→ Supplied data:
┄┄┄┄┄┄

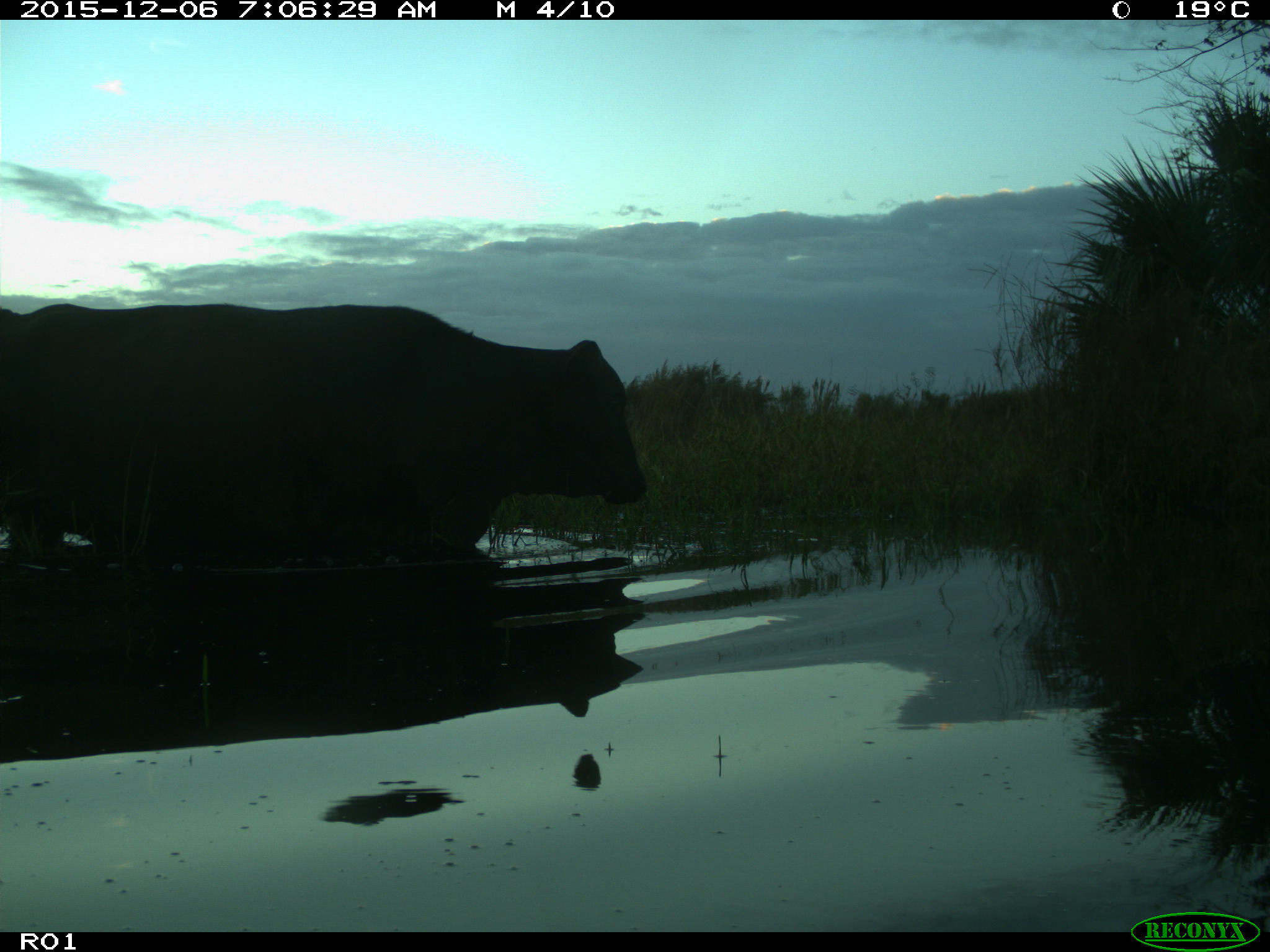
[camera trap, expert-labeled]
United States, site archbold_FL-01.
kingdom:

┄┄┄┄┄┄

→ Exercise: Instruction for this listing: copy it exactly, but leave the images behind.

→ Completed exercise:
[camera trap, expert-labeled]
United States, site archbold_FL-01.
kingdom:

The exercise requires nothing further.